» **What you need to do**
Below are records; copy exactly the line containing "family: Canidae" and every line after it, through the last.

Records drawn from a dataset:
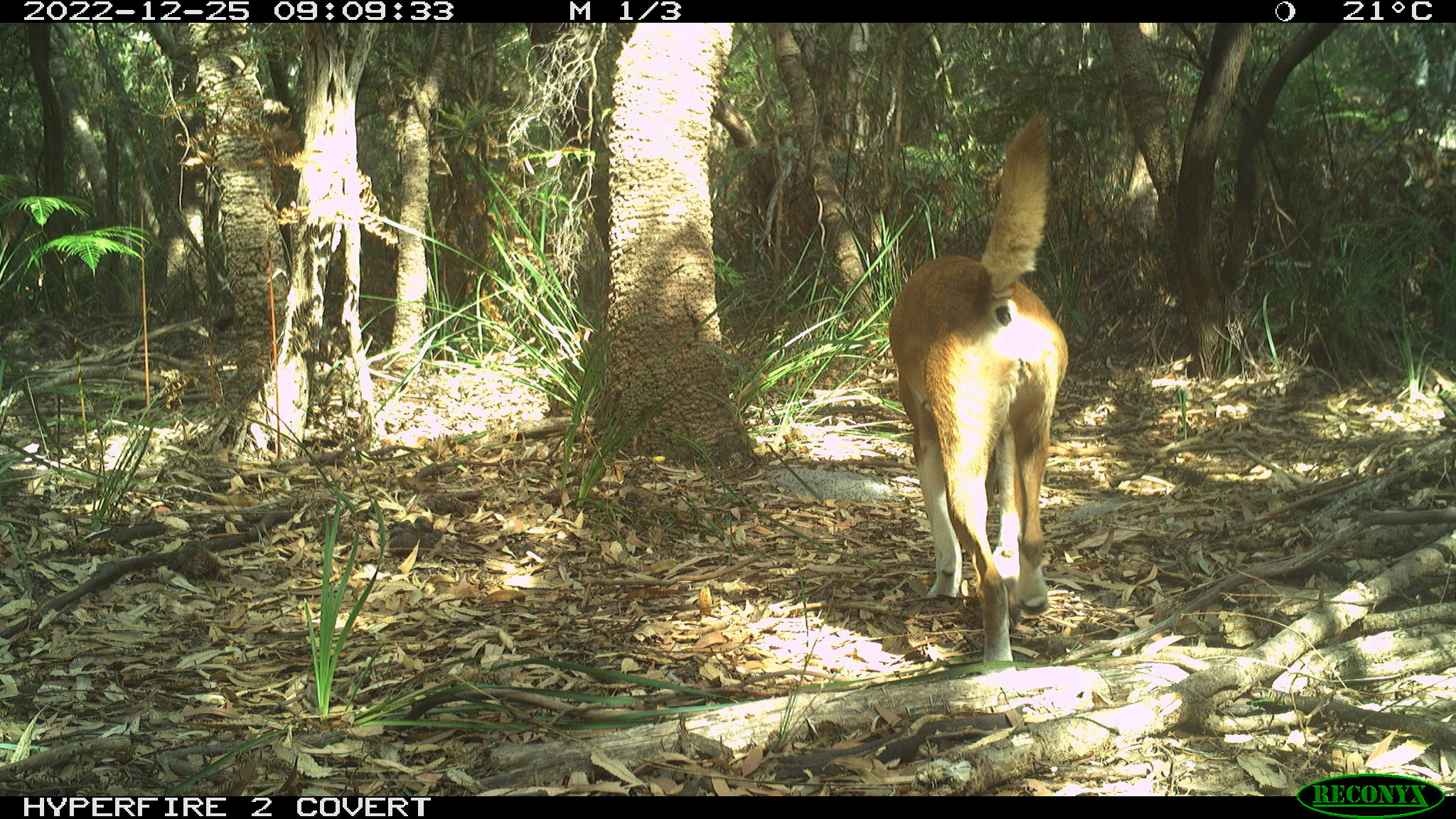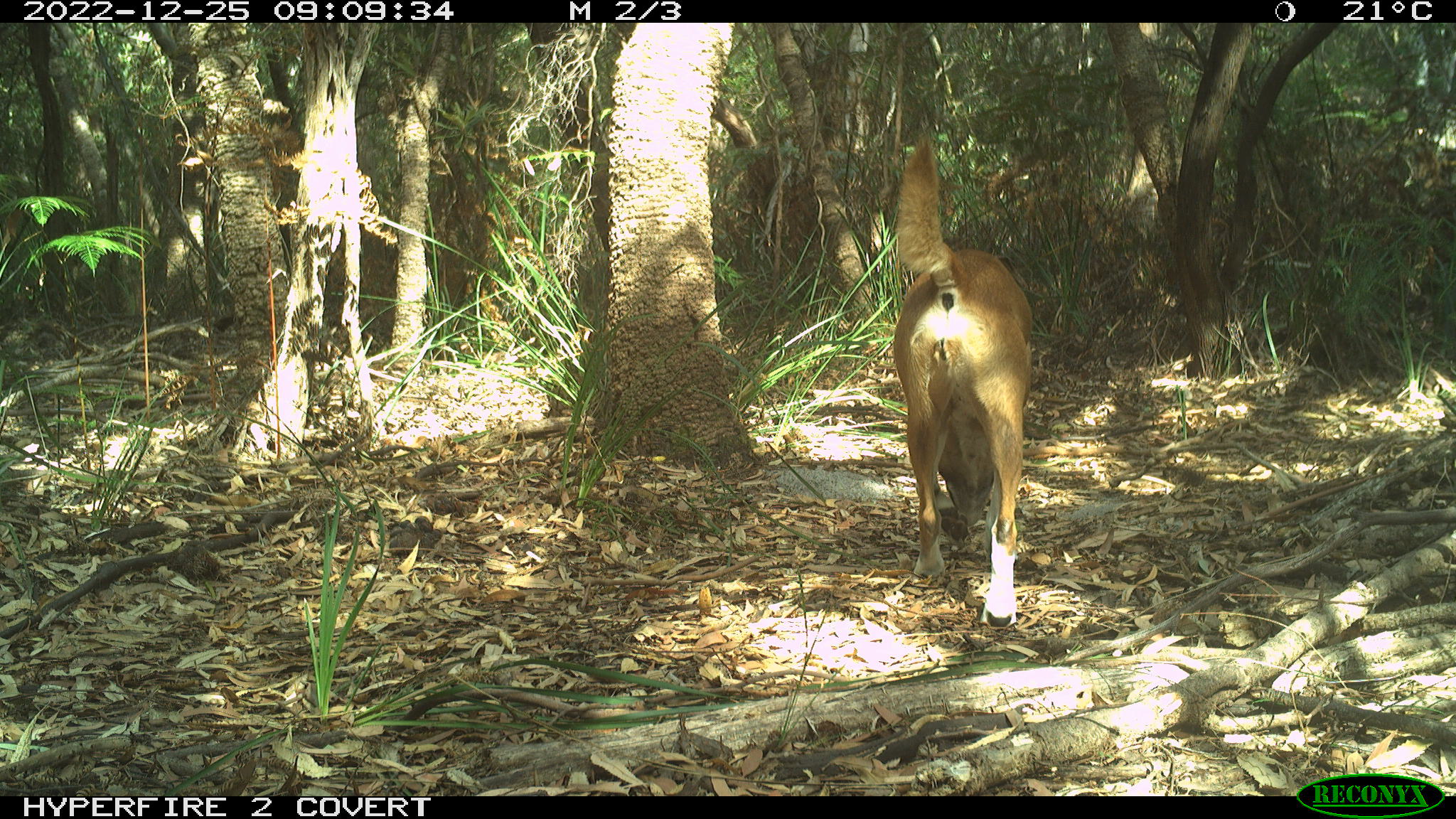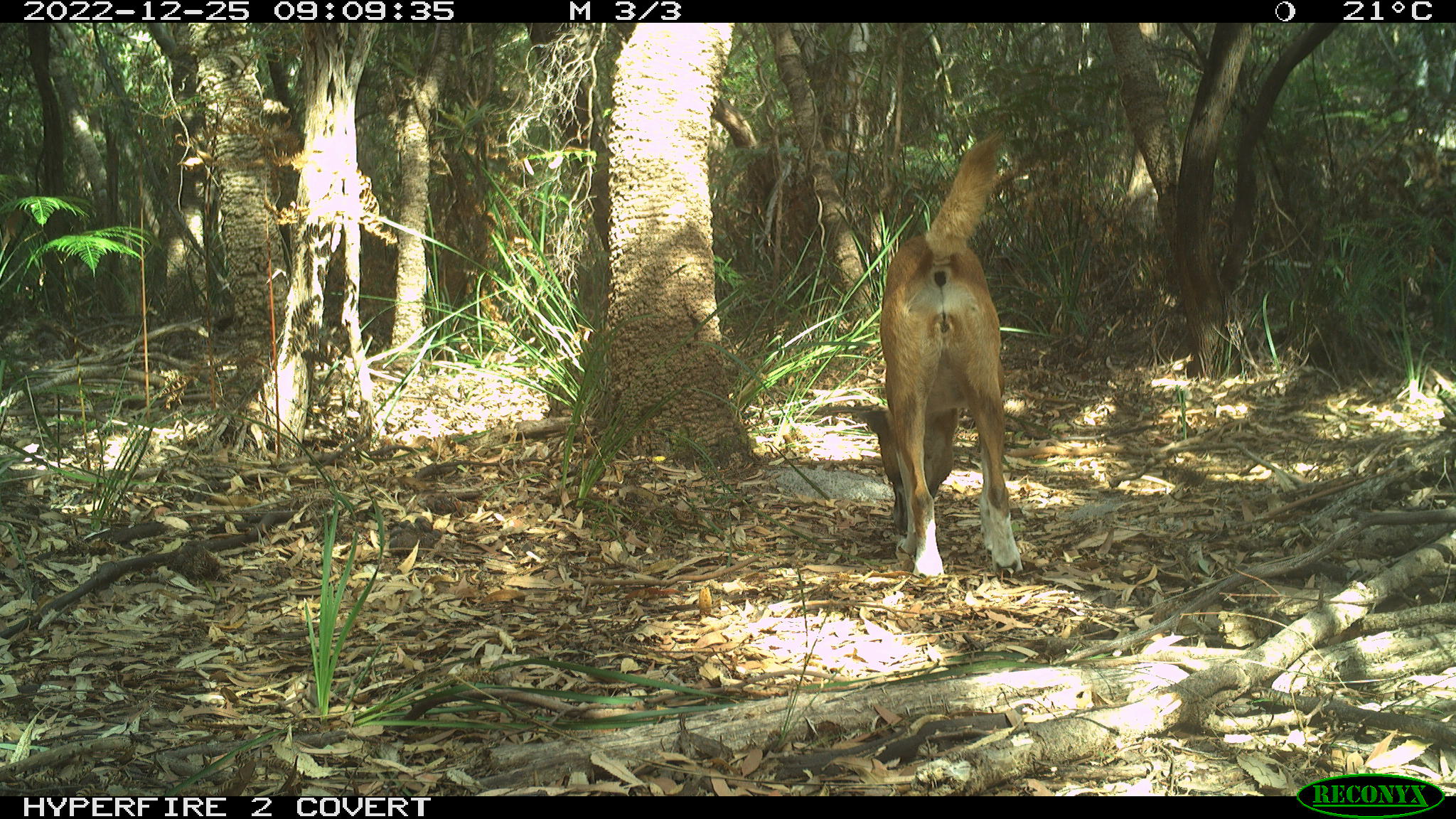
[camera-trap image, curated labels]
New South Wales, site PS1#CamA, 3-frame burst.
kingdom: Animalia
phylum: Chordata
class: Mammalia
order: Carnivora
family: Canidae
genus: Canis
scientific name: Canis familiaris dingo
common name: dingo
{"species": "dingo (Canis familiaris dingo)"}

» **Response for this exercise**
family: Canidae
genus: Canis
scientific name: Canis familiaris dingo
common name: dingo
{"species": "dingo (Canis familiaris dingo)"}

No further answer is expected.